I recently completed my fourth round of the Whole30. If you haven’t heard of it before, it’s an elimination diet that you do for 30 days to figure out what foods are causing inflammation and other bad stuff in the body. For 30 days, you abstain from: dairy, sugar, legumes, grains, soy and (this one hurts) alcohol. I always end up losing weight (5-10 pounds) but the real benefit is the increased energy that I feel when I don’t eat sugar.
On Day 29 of this last round, as I gave my son his fourth fruit snack before nap time, I started to wonder if my kids could benefit from less sugar. While clearly within the normal realm of toddler craziness, my kids’ moods do ebb and flow at a surprisingly dramatic pace. I strive to be an “everything in moderation Mom” and am not above bribing a child with a treat. However, I thought I was probably doing a good job as everything I gave them was organic and LOOKED healthy.
My curiosity sparked, I googled “how much sugar can toddlers eat”. According to this article from the American Heart Association, little people ages 2-18 should eat less than six teaspoons a day of sugar. That sounded like a lot to me, as I only put four teaspoons of sugar in the cornbread I make for football watching. I converted that number into grams and spent the next hour being horrified by the crap in my pantry.
The Z-bars that I gave to my kids when we were running late for school? 11 grams of sugar each. That’s almost half of their sugars by 8:30. The all-natural organic fruit strips I gave my son 4 servings of? 10 grams of sugar in every one. My apple juice lover was getting an astounding 28 grams of sugar in every serving of her organic healthy apple juice.

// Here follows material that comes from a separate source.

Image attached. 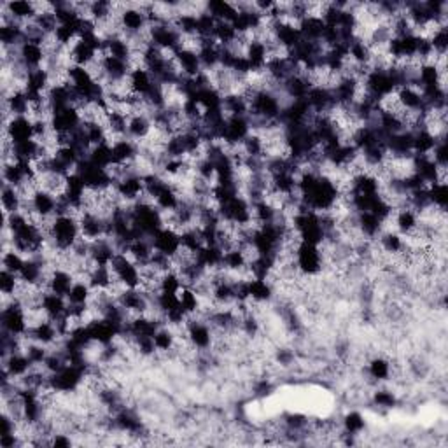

We needed to make a change.
I immediately purged the pantry of everything that had added sugars in it and threw out the juices. I went to the store and bought a TON of fruit – berries, pineapple, kiwis, and bananas. I explained to my toddlers that I discovered that certain foods were not very healthy for them and that we’d try to eat some other foods.
It’s been a week and our sugar detox is going pretty well. My daughter no longer asks for juice and is now enjoying her “Strawberry Water” (water with strawberries in it). Fruit snacks are a thing of the past, which has made my son’s nap time go much smoother. I might be crazy, but I swear they seem less moody and more stable. When we took a brief break for their birthday party and let them eat muffins and cake, I had to deal with epic meltdowns and a toddler brawl.
Sugar has been linked to obesity, diabetes, liver disease and heart disease. It does some pretty crazy things to your body and is also highly addictive. I have no illusions that my children will eat a TON of sugar in their lives, but I am glad to know what I do now about what is actually in the food that they eat and what is considered “safe”. Everybody deserves a treat now and then (especially a sucker or two) but check your labels and be mindful about hidden sugars in foods marketed as super healthy.
Yes!! This is something that we struggle with in my house! My kids are in elementary school and through my own laziness have become sugar addicts (as am I, tbh). I am now working to scale back the processed junk and add more fruits and veggies. They resist. They choose to not eat. I just wish I could get through to them that these foods are GOOD for them.